By Xavier Kataquapit

I spent the past few days inside my garage getting my old motorcycles ready for another season of riding. I enjoy working on these classic motorcycles, including a 1998 BMW K1200RS, a 1992 Yamaha FJ1200, and an even older 1978 Honda GL1000 Goldwing. I’ve had these bikes for years and as they age, they need more and more servicing to keep them running in good shape.

For some reason I am very much at home at work in my 1950s-era garage, which is filled with all sorts of tools and bits and parts I’ve collected over the years. There is something very comforting and nostalgic about the old wooden building as it reminds me of my dad Marius’s garage years ago in my home community of Attawapiskat on the James Bay coast.

Dad’s garage was a classic mechanics environment and it always seemed to be untidy and disorganized. It was forever stuffed with engine parts, scrap metal, rope, chains, plastic parts, tools, gears, bottles of oils and fluids and old boxes, containers and buckets filled with nails, screws, bolts and fasteners of every kind.

The thing is, my dad knew where everything was located in this confused environment. The place only got organized and tidied up when myself, or my brothers, would take the time to put everything in an accessible way. This made dad really happy, and it gave us a taste for appreciating that old garage and all the precious things it housed.

There were no small engine mechanics around, so people like my dad had to learn to service motors and machinery on their own. As kids, my siblings and I grew up learning about ‘Pee-mah-eh-kan’, the thing that turns. It’s our Cree word for wrench or screw driver. There was also the word ‘Mah-koosh-chee-gan’, the thing that clamps, the Cree word for pliers.

Dad also collected old farm tractors, as well as implements and attachments to make use of those old machines. At one point he bought an aging sawmill and a planing machine that could be powered with the ‘power take-off’ (PTO) of a tractor. He rebuilt, serviced and maintained all these things on his own.

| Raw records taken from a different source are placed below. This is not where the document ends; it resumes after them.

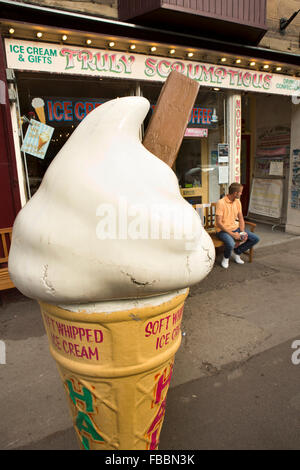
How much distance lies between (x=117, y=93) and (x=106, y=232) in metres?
5.34

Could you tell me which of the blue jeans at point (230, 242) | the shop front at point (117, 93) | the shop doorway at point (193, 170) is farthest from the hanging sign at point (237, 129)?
the blue jeans at point (230, 242)

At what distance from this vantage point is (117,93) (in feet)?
19.6

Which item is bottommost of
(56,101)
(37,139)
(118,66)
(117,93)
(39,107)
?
(37,139)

When his tractors broke down with a serious problem he sought the expertise and skill of his nephew, Robert Kataquapit, who was a self taught mechanic and capable of disassembling, fixing and rejuvenating old trucks and cars with nothing but a basic tool kit and a vehicle ramp made of logs. As kids, we often curiously went by his outdoor shop to watch him remove whole engines or transmissions.

One summer, dad hired Robert to work on his old John Deere farm tractor to repair the transmission. My younger siblings and I watched from the sidelines as dad, Robert, my older brothers and several Elders dissected the old green tractor.

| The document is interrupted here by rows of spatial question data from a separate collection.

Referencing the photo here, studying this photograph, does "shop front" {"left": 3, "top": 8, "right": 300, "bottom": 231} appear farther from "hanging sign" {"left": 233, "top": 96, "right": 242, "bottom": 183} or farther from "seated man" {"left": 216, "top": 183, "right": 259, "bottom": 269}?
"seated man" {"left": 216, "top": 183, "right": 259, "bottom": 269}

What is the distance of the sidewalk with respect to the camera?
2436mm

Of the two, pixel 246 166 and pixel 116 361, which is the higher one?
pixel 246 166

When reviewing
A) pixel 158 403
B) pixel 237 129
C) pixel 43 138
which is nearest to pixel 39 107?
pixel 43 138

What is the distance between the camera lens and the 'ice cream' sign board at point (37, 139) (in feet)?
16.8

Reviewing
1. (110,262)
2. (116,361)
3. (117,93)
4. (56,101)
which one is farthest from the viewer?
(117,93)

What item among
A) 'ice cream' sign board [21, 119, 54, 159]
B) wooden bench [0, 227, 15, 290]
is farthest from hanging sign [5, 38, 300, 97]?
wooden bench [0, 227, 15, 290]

It was like watching a play set on the stage of characters and machinery.  The group used blocks, logs, chains, ropes and brute force to move the heavy metal pieces around. All dad had in terms of documentation was a couple of pages someone had given him with diagrams of the inner workings of the metal parts. Tools lay scattered around everywhere and no one kept track of the nuts, bolts and screws that came off. Yet, somehow magically these fasteners and bits came back together as the show moved on.

The cast of characters all provided their tidbits of knowledge so that the old tractor slowly rose from the dead and was resurrected. Much of the progress was through trial and error and featured much excitement, verbal collaboration and a lot of laughter.

The play was often stopped as new challenges arose and frustration ebbed and flowed as either something went wrong, things got lost or a part just didn’t fit. Cree mechanics share one thing in common with all mechanics in that they vent with a lot of creative Indigenous swearing in our Cree language.

These past few nights in my rustic garage  I felt like I was reliving those days back in Attawapiskat that starred Robert, my dad, some Elders and my siblings in the quest of bringing some machine back to life. The smell of the oil, the grease on my palms and the feel of the cold metal tools in my hands took me back to those early days. 

In my case in the here and now I had plenty of help with a shop manual, internet tutorials on YouTube and endless mechanic forums all concerning my Honda. Still, I owe any skill I have to all those Cree mechanics, my father Marius and my cousin Robert who taught me that you have to be willing to learn from your mistakes, ready to take a risk and always have an enthusiasm and the self confidence to want to maintain all your own machines yourself.